For KDE Itinerary it’s crucial we know the correct timezone for each element in the timeline, precisely enough to also handle complex situations like daylight saving time changes during an international flight. How can we reliably determine the timezone though, e.g. given a geographic coordinate, offline and on a resource-constraint mobile device?
There’s more than 400 timezones defined in the IANA timezone database,
which is also what’s behind
QTimeZone. The geographic shapes associated with them
are available here, extracted
from OSM. This is about 100 MB of high precision vector data.
That’s a bit excessive for a desktop application, and out of the question for mobile or embedded use. Worse, doing hit detection on complex polygons of that size is also quite expensive at runtime.
As IANA timezones largely follow country or regional borders, determining those based on a geographic coordinate is a very similar problem. To illustrate just how complex this can get, see the below map of the village of Baarle, which is stuck in a quantum superposition of being in Belgium and the Netherlands at the same time.
So we want a more space-efficient encoding for this data, optimized for fast lookup, while trading in some of the spatial precision. What are acceptable trade-offs here depends largely on the application, but I’d guess few need sub-meter precision, or anything below the usual consumer GPS accuracy for that matter. For KDE Itinerary even two or three orders of magnitudes less are sufficient.
You could of course query an online service for this, but that’s coming at a high privacy cost, considering this requires sharing fairly high-precision location data, so we want something that works offline.
One possible way to implement this was developed by a former colleague of mine, and is actually surprisingly simple and effective. The idea is to store the timezone map as a color image, with a different color for each timezone. For lookup you just map the coordinate to the corresponding pixel, and translate the color back to the timezone with a simple lookup table.
The key to make this efficient is in the selection of the image encoding format. Ideal is a format that allows independent access to individual scanlines, and that uses a run-length encoding for each scanline, such as TGA. With that you can access an individual pixel with constant memory cost, independent of the image size.
The use of an image format has the advantage that precision/cost trade-offs are pretty obvious, it’s very easy to create using the above mentioned timezone shapefiles and QGIS, and debugging can be done visually with an image viewer.
This approach has been in use for the offline preparation of KDE Itinerary’s extractor engine knowledge base so far. Not so much for it’s runtime efficiency though (as we are using a gigantic 27942 x 13968 map), but for its ease of use.

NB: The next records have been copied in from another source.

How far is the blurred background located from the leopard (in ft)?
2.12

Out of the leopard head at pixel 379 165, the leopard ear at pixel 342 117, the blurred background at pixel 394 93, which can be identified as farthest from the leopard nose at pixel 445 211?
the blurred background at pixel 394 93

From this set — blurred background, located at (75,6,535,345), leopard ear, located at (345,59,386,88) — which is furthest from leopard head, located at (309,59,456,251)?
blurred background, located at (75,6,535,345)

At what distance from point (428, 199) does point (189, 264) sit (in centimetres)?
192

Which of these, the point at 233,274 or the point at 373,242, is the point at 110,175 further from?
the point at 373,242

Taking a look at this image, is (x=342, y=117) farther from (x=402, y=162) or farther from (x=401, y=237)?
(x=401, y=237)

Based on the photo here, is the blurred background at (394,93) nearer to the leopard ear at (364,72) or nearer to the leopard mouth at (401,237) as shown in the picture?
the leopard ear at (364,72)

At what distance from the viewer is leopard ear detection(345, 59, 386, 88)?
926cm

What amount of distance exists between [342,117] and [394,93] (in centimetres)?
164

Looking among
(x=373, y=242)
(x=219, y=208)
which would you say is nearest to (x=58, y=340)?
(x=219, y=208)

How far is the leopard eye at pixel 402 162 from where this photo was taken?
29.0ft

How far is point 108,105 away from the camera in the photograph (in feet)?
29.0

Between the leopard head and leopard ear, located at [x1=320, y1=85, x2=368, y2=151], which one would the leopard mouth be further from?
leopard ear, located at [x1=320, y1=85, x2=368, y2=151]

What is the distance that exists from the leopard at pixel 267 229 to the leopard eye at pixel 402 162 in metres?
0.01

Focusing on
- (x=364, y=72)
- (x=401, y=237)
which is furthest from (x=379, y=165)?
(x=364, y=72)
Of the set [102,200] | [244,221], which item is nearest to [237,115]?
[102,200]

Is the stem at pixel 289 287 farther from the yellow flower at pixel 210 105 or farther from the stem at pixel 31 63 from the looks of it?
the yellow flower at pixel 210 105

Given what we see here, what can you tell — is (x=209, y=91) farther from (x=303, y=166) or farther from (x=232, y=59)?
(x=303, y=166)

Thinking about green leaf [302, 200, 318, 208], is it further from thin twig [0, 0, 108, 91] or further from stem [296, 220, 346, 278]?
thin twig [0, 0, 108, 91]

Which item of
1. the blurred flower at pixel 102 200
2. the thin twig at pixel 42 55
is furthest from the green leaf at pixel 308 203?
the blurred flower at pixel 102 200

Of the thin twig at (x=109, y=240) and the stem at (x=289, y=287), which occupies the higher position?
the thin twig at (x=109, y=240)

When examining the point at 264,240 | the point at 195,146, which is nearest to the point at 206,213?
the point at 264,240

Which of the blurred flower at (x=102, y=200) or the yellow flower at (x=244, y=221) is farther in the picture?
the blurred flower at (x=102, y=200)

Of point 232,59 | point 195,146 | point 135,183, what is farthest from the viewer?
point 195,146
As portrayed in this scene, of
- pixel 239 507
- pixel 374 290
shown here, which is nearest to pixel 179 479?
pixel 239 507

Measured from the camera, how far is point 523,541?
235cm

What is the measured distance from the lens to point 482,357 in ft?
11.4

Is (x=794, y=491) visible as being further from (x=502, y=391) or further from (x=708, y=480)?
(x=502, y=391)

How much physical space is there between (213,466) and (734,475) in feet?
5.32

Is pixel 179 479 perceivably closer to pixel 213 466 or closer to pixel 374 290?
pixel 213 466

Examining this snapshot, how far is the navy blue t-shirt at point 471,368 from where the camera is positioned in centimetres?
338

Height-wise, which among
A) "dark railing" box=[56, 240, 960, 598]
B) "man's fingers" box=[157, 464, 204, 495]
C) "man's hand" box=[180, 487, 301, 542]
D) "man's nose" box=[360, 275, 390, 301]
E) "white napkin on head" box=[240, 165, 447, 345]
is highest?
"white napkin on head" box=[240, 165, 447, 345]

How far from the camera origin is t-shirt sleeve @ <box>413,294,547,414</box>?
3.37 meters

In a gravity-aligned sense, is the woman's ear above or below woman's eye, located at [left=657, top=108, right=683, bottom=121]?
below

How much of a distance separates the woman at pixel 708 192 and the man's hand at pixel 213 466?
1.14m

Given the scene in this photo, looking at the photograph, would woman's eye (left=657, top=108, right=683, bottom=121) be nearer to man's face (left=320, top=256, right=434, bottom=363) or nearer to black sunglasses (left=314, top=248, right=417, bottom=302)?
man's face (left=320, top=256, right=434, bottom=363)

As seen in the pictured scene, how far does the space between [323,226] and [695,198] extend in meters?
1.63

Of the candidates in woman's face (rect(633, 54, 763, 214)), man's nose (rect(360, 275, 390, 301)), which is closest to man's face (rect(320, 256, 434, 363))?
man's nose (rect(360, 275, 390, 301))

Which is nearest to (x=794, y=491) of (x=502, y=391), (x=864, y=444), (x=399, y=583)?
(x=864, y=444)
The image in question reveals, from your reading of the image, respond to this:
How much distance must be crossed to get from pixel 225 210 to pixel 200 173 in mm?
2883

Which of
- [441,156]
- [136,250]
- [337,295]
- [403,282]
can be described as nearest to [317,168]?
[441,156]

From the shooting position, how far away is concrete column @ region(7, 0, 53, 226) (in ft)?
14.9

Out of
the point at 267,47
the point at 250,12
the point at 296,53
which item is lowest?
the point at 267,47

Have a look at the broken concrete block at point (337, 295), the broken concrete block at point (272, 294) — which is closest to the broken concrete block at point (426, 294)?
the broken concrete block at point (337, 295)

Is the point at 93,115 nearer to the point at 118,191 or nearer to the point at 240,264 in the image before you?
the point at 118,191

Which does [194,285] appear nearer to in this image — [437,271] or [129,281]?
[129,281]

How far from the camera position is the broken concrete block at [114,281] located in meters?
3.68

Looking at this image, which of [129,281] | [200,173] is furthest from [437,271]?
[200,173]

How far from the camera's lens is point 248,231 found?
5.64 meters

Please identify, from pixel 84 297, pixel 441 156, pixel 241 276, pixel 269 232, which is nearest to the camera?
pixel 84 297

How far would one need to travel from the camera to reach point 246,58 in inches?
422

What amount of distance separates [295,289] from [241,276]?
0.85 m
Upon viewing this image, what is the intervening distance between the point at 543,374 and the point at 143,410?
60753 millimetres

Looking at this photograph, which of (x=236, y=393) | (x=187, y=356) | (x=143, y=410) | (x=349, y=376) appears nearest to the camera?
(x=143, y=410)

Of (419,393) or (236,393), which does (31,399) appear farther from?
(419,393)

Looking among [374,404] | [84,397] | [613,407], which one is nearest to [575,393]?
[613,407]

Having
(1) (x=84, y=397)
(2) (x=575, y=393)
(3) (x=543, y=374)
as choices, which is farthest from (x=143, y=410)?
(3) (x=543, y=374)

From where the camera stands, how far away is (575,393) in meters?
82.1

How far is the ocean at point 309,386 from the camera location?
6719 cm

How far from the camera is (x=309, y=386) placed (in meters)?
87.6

The efficiency of this comes from the run-length encoding of scanlines, which is very good at leveraging one-dimensional spatial proximity of the encoded features, ie. a typical scanline only contains few continuous regions, independent of the resolution. It however doesn’t use the same property in the second dimension at all. Image formats that exploit this like e.g. PNG achieve an even better compression, but at the cost of constant memory decoding.
After the good results with using Z-order curves for the work on public transport line metadata recently, I tried to apply this to the timezone lookup problem as well. Z-order curves provide a one-dimensional representation of a multi-dimensional space while preserving spatial proximity. Applying a run-length encoding to this is similarly efficient as with the image approach, but applies to both dimensions.
This is easier to imagine as an efficient representation of a quadtree, where a tile is further subdivided if it covers multiple timezones, up to a certain depth limit. The depth limit defines the precision you can achieve.
As generating such a data structure requires computing intersections with the timezone geometry, this is best done within a tool made for such things, such as QGIS’ Python scripting. The generation script can be found here.
Compared to the image approach this brings in a bit of extra complexity, despite the actual z-order curve part being fairly straightforward:
Generation takes a lot of time. For the parameters picked for KDE Itinerary right now it’s 1-2 hours on 8 cores, a parallel implementation is therefore pretty much mandatory. The image approach hardly ever needs more than a few seconds for comparison.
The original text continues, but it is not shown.